> What the exercise asks:
Go through the lines below and retype each one exactly.

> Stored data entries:
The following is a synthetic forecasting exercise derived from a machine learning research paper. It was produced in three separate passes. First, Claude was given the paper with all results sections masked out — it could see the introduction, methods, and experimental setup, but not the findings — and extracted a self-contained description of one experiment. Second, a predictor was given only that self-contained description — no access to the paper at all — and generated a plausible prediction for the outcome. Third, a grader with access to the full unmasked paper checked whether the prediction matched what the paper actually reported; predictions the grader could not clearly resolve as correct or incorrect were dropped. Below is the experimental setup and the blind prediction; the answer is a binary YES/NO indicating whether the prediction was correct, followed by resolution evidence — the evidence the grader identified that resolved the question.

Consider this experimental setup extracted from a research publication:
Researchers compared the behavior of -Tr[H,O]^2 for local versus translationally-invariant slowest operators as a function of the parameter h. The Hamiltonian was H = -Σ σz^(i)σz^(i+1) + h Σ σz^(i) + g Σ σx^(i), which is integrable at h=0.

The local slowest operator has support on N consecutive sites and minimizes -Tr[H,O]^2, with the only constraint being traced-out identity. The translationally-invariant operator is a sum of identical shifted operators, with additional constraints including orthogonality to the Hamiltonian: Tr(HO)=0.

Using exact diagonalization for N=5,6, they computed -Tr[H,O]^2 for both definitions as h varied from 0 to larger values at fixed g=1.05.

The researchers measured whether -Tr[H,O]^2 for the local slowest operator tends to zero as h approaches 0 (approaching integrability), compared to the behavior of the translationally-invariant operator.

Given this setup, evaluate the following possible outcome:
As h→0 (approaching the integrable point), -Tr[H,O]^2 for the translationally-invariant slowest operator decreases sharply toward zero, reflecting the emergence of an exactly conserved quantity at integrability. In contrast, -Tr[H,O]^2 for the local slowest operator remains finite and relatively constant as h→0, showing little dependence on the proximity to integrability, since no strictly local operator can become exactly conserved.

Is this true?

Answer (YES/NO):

> Reply:
The following is a synthetic forecasting exercise derived from a machine learning research paper. It was produced in three separate passes. First, Claude was given the paper with all results sections masked out — it could see the introduction, methods, and experimental setup, but not the findings — and extracted a self-contained description of one experiment. Second, a predictor was given only that self-contained description — no access to the paper at all — and generated a plausible prediction for the outcome. Third, a grader with access to the full unmasked paper checked whether the prediction matched what the paper actually reported; predictions the grader could not clearly resolve as correct or incorrect were dropped. Below is the experimental setup and the blind prediction; the answer is a binary YES/NO indicating whether the prediction was correct, followed by resolution evidence — the evidence the grader identified that resolved the question.

Consider this experimental setup extracted from a research publication:
Researchers compared the behavior of -Tr[H,O]^2 for local versus translationally-invariant slowest operators as a function of the parameter h. The Hamiltonian was H = -Σ σz^(i)σz^(i+1) + h Σ σz^(i) + g Σ σx^(i), which is integrable at h=0.

The local slowest operator has support on N consecutive sites and minimizes -Tr[H,O]^2, with the only constraint being traced-out identity. The translationally-invariant operator is a sum of identical shifted operators, with additional constraints including orthogonality to the Hamiltonian: Tr(HO)=0.

Using exact diagonalization for N=5,6, they computed -Tr[H,O]^2 for both definitions as h varied from 0 to larger values at fixed g=1.05.

The researchers measured whether -Tr[H,O]^2 for the local slowest operator tends to zero as h approaches 0 (approaching integrability), compared to the behavior of the translationally-invariant operator.

Given this setup, evaluate the following possible outcome:
As h→0 (approaching the integrable point), -Tr[H,O]^2 for the translationally-invariant slowest operator decreases sharply toward zero, reflecting the emergence of an exactly conserved quantity at integrability. In contrast, -Tr[H,O]^2 for the local slowest operator remains finite and relatively constant as h→0, showing little dependence on the proximity to integrability, since no strictly local operator can become exactly conserved.

Is this true?

Answer (YES/NO):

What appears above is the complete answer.